Metal-cluster-powered ultramicropore alliance in pore-space-partitioned metal-organic frameworks for benchmark one-step ethylene purification

Ultra-fine structural tuning of metal-organic frameworks (MOFs) using isoreticular chemistry is helpful in designing ideal gas adsorbents but is extremely challenging. Known strategies mainly focus on ligand substitution/modification. Here, we open a pathway, metal-cluster-powered ultramicropore alliance, based on the pacs (partitioned acs) platform. The half replacement of Mn3 clusters by Mn6 clusters endows the target SNNU-181-Mn3+6, the first case of multi-cluster based pacs MOF, with combined ultramicropore as well as finely optimized N sites, resulting in greatly improved performance and setting a benchmark for challenging one-step ethylene (C2H4) purification.
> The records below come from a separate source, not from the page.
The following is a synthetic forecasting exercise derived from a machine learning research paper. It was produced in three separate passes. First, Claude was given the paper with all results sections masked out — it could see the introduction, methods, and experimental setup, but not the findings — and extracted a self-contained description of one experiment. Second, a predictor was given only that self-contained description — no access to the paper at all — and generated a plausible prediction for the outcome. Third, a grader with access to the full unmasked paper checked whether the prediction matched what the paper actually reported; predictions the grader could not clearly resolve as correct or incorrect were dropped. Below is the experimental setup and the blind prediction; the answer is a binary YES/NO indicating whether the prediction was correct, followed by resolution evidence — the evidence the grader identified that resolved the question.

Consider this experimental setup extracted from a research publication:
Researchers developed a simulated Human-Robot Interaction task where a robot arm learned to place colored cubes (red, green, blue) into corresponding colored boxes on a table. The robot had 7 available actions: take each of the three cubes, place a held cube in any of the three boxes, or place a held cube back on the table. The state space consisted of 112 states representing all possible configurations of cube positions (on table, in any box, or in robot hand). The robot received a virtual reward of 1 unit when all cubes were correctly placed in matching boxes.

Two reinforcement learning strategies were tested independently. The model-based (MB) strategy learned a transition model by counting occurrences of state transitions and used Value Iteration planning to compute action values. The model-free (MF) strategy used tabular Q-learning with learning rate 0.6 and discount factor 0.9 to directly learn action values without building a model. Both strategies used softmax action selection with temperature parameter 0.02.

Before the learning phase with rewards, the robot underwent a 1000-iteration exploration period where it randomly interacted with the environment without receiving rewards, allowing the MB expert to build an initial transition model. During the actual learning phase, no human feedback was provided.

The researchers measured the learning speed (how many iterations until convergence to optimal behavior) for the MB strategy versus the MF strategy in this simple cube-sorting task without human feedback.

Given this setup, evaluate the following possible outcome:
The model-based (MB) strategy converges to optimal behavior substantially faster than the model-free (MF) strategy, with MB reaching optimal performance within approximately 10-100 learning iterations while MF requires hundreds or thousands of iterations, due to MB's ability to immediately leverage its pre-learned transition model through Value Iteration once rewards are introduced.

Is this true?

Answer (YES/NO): NO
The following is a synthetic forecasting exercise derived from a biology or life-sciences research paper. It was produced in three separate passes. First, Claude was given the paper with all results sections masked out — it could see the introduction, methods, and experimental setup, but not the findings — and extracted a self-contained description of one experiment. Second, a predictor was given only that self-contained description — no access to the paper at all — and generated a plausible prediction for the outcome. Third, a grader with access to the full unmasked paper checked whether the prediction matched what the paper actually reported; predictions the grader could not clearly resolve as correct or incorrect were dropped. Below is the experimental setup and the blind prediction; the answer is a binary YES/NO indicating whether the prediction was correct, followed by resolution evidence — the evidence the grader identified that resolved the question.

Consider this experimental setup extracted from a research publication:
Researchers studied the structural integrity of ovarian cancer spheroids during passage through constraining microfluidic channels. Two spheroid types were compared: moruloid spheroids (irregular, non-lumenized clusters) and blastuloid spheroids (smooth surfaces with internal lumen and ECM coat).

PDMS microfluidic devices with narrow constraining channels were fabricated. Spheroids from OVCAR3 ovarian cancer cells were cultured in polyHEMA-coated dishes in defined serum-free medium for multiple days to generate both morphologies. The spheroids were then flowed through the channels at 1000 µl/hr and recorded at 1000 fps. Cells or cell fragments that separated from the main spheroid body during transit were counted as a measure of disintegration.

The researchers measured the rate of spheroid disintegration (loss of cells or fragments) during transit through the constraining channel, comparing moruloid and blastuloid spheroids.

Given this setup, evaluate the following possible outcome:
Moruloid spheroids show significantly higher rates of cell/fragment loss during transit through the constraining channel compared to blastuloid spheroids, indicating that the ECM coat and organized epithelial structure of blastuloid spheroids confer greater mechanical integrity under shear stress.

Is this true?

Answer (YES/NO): YES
With the highest C2H6 uptake (5.49 mmol g−1), record-high C2H2 uptake (5.95 mmol g−1), and satisfactory ideal adsorbed solution theory (IAST) selectivity, SNNU-181-Mn3+6 can afford top-level C2H4 productivity under ambient conditions. Supported by the isoreticular replacement of the metal cluster module, the ultramicropore alliance breaks new ground in MOF chemistry.